МАНИФЕСТ ПОКОЛЕНИЯ ТРЭШ

   19.02.03, у себя в Гатчине, 6:30
   Я ничего не помню о сегодняшнем дне. Очнулся трезвеющим, стоя посреди своей комнаты. На белых настенных китайских часах стрелка застряла на половине седьмого. Я стоял и сжимал в одной руке сумку с муляжами, масками и рациями; в другой – кусок оконного стекла. По нему стекали и падали на пол капельки бурой крови. Ради любопытства я сжал ладонь еще сильнее, и заместо капель на стекле образовались две полоски, похожие более на струйки от пролитого томатного сока, нежели на кровь. Чтобы придать ощущениям долю реальности, я облизал стекло. Тошнотворный вкус наполнил глотку, и меня вывернуло прямо на ковер. Меня вырвало от самого себя, от ужаса деградации, от убийственной тяжести бытия и от проделанного нами.
   Слишком уж много во мне было дерьма!
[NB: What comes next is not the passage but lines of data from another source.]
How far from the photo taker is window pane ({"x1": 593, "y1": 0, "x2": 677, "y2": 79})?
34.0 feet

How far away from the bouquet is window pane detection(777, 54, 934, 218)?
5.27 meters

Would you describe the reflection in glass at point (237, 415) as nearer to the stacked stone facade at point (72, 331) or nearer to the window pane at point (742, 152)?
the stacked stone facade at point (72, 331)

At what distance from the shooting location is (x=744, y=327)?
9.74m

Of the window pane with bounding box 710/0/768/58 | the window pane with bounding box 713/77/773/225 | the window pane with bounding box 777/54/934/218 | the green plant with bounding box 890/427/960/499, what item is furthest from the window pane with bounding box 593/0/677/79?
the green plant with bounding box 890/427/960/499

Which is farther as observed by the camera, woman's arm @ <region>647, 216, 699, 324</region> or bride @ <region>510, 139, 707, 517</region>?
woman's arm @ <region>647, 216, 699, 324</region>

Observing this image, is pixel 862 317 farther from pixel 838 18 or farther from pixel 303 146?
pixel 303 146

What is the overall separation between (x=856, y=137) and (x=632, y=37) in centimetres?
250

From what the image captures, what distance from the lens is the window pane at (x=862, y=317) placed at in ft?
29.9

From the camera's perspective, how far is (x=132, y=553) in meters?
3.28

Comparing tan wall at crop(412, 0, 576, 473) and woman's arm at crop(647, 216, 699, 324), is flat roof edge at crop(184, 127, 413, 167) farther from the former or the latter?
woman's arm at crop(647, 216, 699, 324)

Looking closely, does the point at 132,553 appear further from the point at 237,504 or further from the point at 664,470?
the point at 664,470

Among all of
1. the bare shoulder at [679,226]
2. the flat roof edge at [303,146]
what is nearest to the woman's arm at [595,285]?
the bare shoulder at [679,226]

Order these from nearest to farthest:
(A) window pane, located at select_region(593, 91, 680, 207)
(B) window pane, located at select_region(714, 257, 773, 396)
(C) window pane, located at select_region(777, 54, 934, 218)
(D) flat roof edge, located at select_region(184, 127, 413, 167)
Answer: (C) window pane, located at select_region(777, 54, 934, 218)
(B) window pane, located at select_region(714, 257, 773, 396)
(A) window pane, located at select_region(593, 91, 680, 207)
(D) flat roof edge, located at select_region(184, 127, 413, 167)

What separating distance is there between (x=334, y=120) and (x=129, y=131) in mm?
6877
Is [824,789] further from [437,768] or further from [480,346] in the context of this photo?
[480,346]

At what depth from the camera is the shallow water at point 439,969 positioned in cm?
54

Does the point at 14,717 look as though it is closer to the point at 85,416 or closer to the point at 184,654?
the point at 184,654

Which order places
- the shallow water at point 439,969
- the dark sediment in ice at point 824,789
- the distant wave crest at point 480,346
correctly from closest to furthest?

Я стоял, упершись ладонями в колени, и ждал, когда же, наконец, полностью от него смогу избавиться, чтобы, проблевавшись, стать чистым, как весенний ветер…
   Нет, хуй тебе, такому не бывать никогда! Этого не случится. Это не случилось ранее и поэтому не произойдет позднее. Так же, как ты забрался в эту яму с дерьмом, точно так же ты обязан из нее и выползти. Только ты сам, а не добрый дяденька со стороны, можешь как погубить себя, так и спасти… Ты хочешь сказать, у тебя не было выбора? Запомни, это ХУЙНЯ! Потому как у любого человека в любой ситуации есть выбор: остаться ли ему самим собой, либо стать частью Системы. Весь фокус заключается в игре на человеческих слабостях: если сегодня уступил, то и завтра уступишь; а если нет, то за тебя кто-то даст слабину, и тебя ликвидируют как вышедшую из строя деталь Системы. Представь себе, будто она – интегральная микросхема, а ты – один из тысячи транзисторов в ней. Как, полегчало? Готовясь бороться с Системой в целом, будь способен проиграть, но не выйти из Игры. Будь готов ответить ударом на удар. Это не правило солдата армии ТРЭШ. Так, жизненное наблюдение.
   Может быть, Вождь тогда прав? Смирись и живи? И я понял! Все понял. Так больше продолжаться не может! Из тупика нет выхода, даже если дать задний ход. Ветвь развития человечества исчерпала себя, и мы, те, кто идет с новыми мыслями, чертовски дерзкими идеями, не затуманенным жировой прослойкой мозгом и чистой, как колодезная вода, памятью, то есть все те, кого называют «солдатами армии ТРЭШ», должны и способны взять на себя решение проблемы. Никто, кроме нас! Настало наше время!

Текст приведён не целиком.